Муравьиный лабиринт - Дмитрий Емец
Шрифт:
Интервал:
Закладка:
Алиса снова уходила часа на полтора. Хождение за синими мочалками ее абсолютно устраивало.
– Ты чего творишь? Она же ни фигуса не делает, – наконец озадачился Ул.
– И хорошо, что не делает! Я этого и добиваюсь, – удовлетворенно ответила Рина.
– ?!
– Алису лучше держать в безнагрузочном режиме. А то она после конюшни будет дезинфицировать весь ШНыр. И так дней пять, пока не окунет в хлорку последние очки Кавалерии, – сказала Рина.

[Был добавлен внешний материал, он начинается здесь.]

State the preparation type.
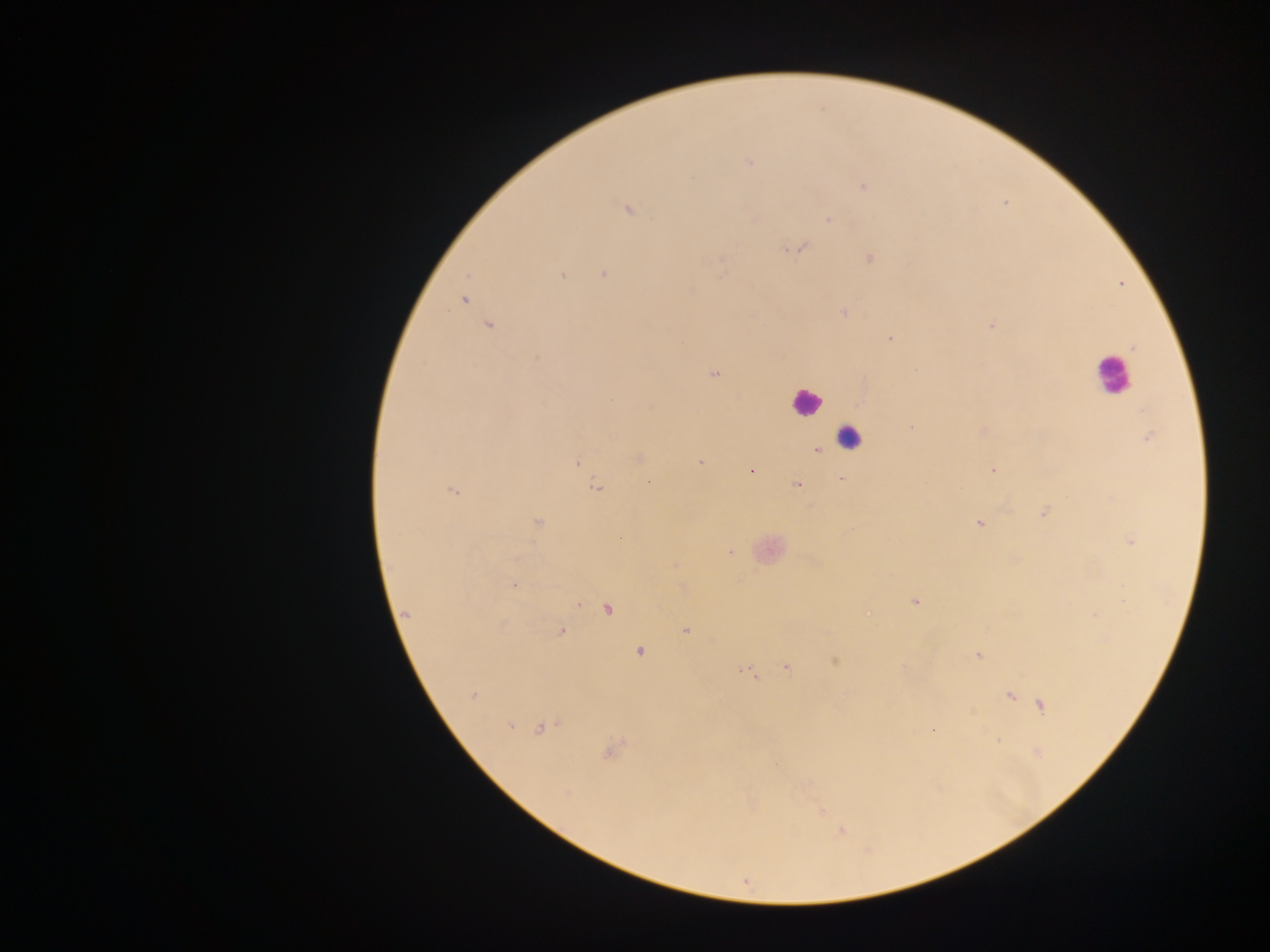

Он не понял. Она объяснила. По ее наблюдениям, Алиса обычно долго раскочегаривалась на любой труд, ленилась, откладывала до последнего, но если уж начинала работать, то впадала в остервенение и становилась опасной для окружающих. Например, когда она двое суток подряд, вооружившись наждаком и махровым полотенцем, до блеска натирала все шныровские ложки и вилки, этого испугалась даже Суповна. Еще бы! Приходишь в четыре утра на кухню, а там сине-бледная, как мертвец, сидит Алиса и, закусив губу, надраивает вилки. Обращаешься к ней – не слышит, начнешь оттаскивать – только хуже, еще покусает или вилкой в глаз ткнет. Нет уж, пусть носит мочалочки с пупырышками. Спокойнее будет!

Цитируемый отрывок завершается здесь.